By Noah Johnson
Youngstown State University faculty members are on the search for local artists and technology projects leaders to come forth with proposals for Awesome Foundation Youngstown.
Awesome Foundation Youngstown will award a $1,000 grant to the winning proposal. Robert J. Thompson, YSU assistant professor of graphic design and interactive design and founding member of the Youngstown chapter’s twelve trustees, started the local chapter this past summer.
“Awesome Foundation Youngstown is one chapter of a global network of Awesome Foundations,” Thompson said. “My job is to find active and interested trustees and have them commit to a $100 buy-in that would eventually fill the $1,000 grant and to also promote our cause in the community.”
Youngstown received one of 64 Our Town grants from the National Endowment for the Arts to fund the public arts program, INPLACE (Innovative Plan for Leveraging Arts through Community Engagement).
“A lot of this was prompted by the NEA Our Town grant [that] we received to create the INPLACE project,” Thompson said.
Thompson said the INPLACE project really brought a lot of great funding and enthusiasm to the arts community. He intends to use Awesome Foundation Youngstown as a means of assuring an ongoing commitment to investing in Youngstown and its artistic community.
While the grant is focused on creative arts and technology projects within the city limits of Youngstown, Thompson said proposals from outside those categories are considered.
“We’ve gotten applications from folks in Zimbabwe, from startup entrepreneurs that need help funding their business and a grant proposal the other day from a gentleman that wants to buy helmets for local youth football teams,” Thompson said.
Thompson was first exposed to the Awesome Foundation through a contact in the Pittsburgh chapter. The Awesome Foundation has been funding projects since 2009 and veteran chapters like Pittsburgh have awarded several grants that impacted their community through grassroots projects.
“Getting the grant early on helped clear our doubts and affirm that we were onto something,” said Josh Corcoran, a member of one of the organizations impacted in Pittsburgh.
Awesome Pittsburgh’s website describes the organization, Spare Change, as a creating platform for those who have had success playing music to give back while documenting the journey in a professional docuseries.
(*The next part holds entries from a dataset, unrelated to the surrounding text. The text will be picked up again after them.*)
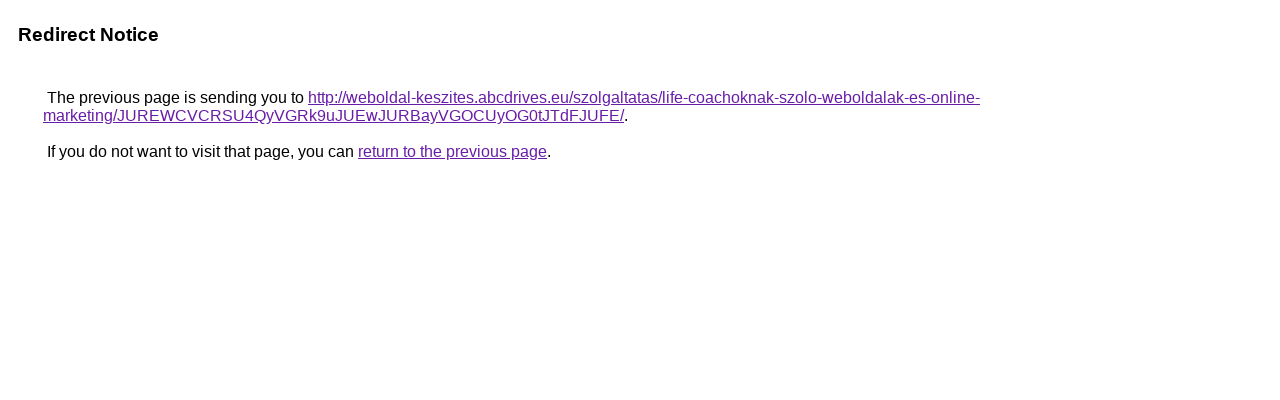

--- FILE ---
content_type: text/html; charset=UTF-8
request_url: https://cse.google.com.na/url?q=http%3A%2F%2Fweboldal-keszites.abcdrives.eu%2Fszolgaltatas%2Flife-coachoknak-szolo-weboldalak-es-online-marketing%2FJUREWCVCRSU4QyVGRk9uJUEwJURBayVGOCUyOG0tJTdFJUFE%2F
body_size: 458
content:
<html lang="en"><head><meta http-equiv="Content-Type" content="text/html; charset=UTF-8"><title>Redirect Notice</title><style>body,div,a{font-family:Roboto,Arial,sans-serif}body{background-color:var(--xhUGwc);margin-top:3px}div{color:var(--YLNNHc)}a:link{color:#681da8}a:visited{color:#681da8}a:active{color:#ea4335}div.mymGo{border-top:1px solid var(--gS5jXb);border-bottom:1px solid var(--gS5jXb);background:var(--aYn2S);margin-top:1em;width:100%}div.aXgaGb{padding:0.5em 0;margin-left:10px}div.fTk7vd{margin-left:35px;margin-top:35px}</style></head><body><div class="mymGo"><div class="aXgaGb"><font style="font-size:larger"><b>Redirect Notice</b></font></div></div><div class="fTk7vd">&nbsp;The previous page is sending you to <a href="http://weboldal-keszites.abcdrives.eu/szolgaltatas/life-coachoknak-szolo-weboldalak-es-online-marketing/JUREWCVCRSU4QyVGRk9uJUEwJURBayVGOCUyOG0tJTdFJUFE/">http://weboldal-keszites.abcdrives.eu/szolgaltatas/life-coachoknak-szolo-weboldalak-es-online-marketing/JUREWCVCRSU4QyVGRk9uJUEwJURBayVGOCUyOG0tJTdFJUFE/</a>.<br><br>&nbsp;If you do not want to visit that page, you can <a href="#" id="tsuid_j2J9aZPpAezl5NoPmJGIuQk_1">return to the previous page</a>.<script nonce="gylccJ8vSZYWJ1ENBvY7Lg">(function(){var id='tsuid_j2J9aZPpAezl5NoPmJGIuQk_1';(function(){document.getElementById(id).onclick=function(){window.history.back();return!1};}).call(this);})();(function(){var id='tsuid_j2J9aZPpAezl5NoPmJGIuQk_1';var ct='originlink';var oi='unauthorizedredirect';(function(){document.getElementById(id).onmousedown=function(){var b=document&&document.referrer,a="encodeURIComponent"in window?encodeURIComponent:escape,c="";b&&(c=a(b));(new Image).src="/url?sa=T&url="+c+"&oi="+a(oi)+"&ct="+a(ct);return!1};}).call(this);})();</script><br><br><br></div></body></html>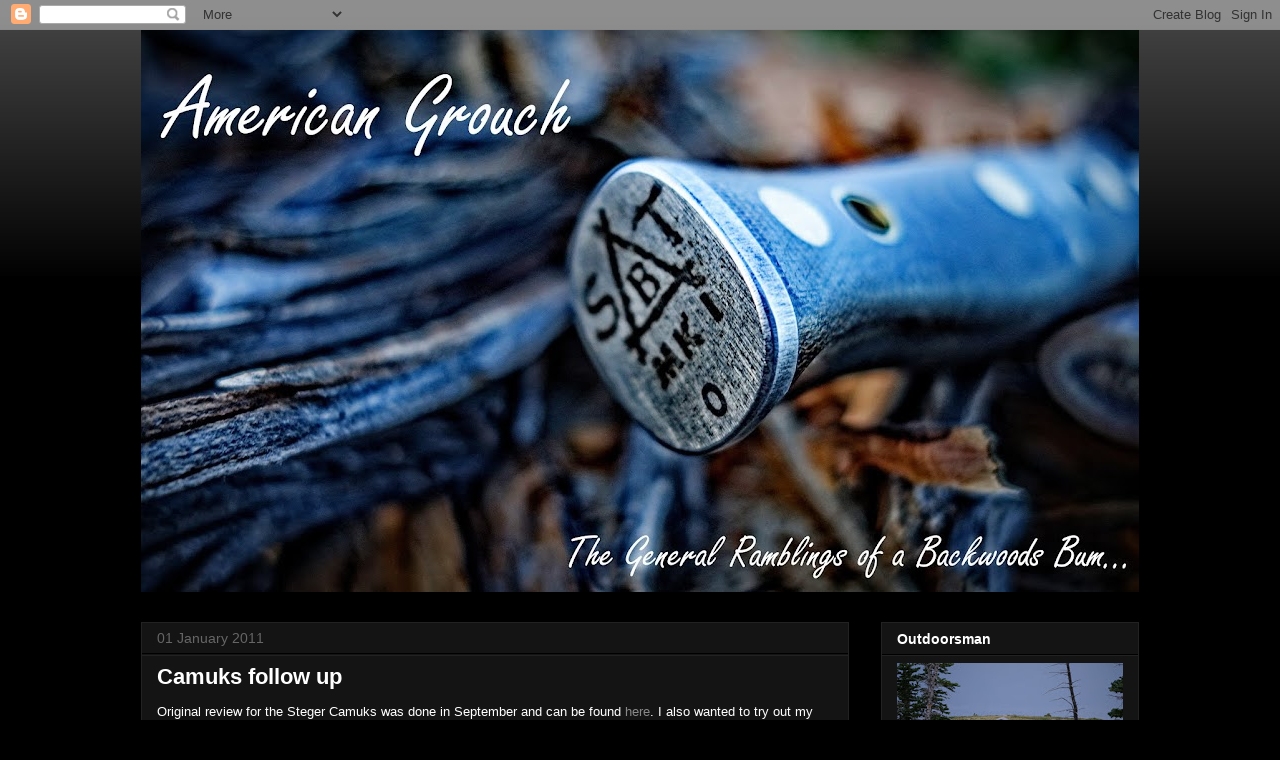

--- FILE ---
content_type: text/html; charset=utf-8
request_url: https://www.google.com/recaptcha/api2/aframe
body_size: 266
content:
<!DOCTYPE HTML><html><head><meta http-equiv="content-type" content="text/html; charset=UTF-8"></head><body><script nonce="uBHuf6odgczDDjMTMvceQw">/** Anti-fraud and anti-abuse applications only. See google.com/recaptcha */ try{var clients={'sodar':'https://pagead2.googlesyndication.com/pagead/sodar?'};window.addEventListener("message",function(a){try{if(a.source===window.parent){var b=JSON.parse(a.data);var c=clients[b['id']];if(c){var d=document.createElement('img');d.src=c+b['params']+'&rc='+(localStorage.getItem("rc::a")?sessionStorage.getItem("rc::b"):"");window.document.body.appendChild(d);sessionStorage.setItem("rc::e",parseInt(sessionStorage.getItem("rc::e")||0)+1);localStorage.setItem("rc::h",'1770113464291');}}}catch(b){}});window.parent.postMessage("_grecaptcha_ready", "*");}catch(b){}</script></body></html>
The organization expanded their charitable busking operations to proper event hosting after receiving the grant. Their first event raised nearly $300 for the Rainbow Kitchen food bank and the video covering it received approximately 20,000 views in one week on their website www.sparechange.tv.
“Micro-grants are suited to these projects with a reasonable scope yet room to grow,” Thompson said.
Lillian Lewis, fellow trustee and YSU assistant professor of art education, agreed by saying she is really interested in something that can have a lasting impact or something that has a ripple effect.
“It’s something that is able to reach a number of people, maybe not just in its initial conception but in terms of its implications with how people work with it later,” Lewis said.
She admired the accessibility of the Awesome Foundation’s approach to community investment and said it eliminates a lot of barriers of entry to both funders and awardees.
Those interested in the competition must submit proposals to the foundation by Sept. 8.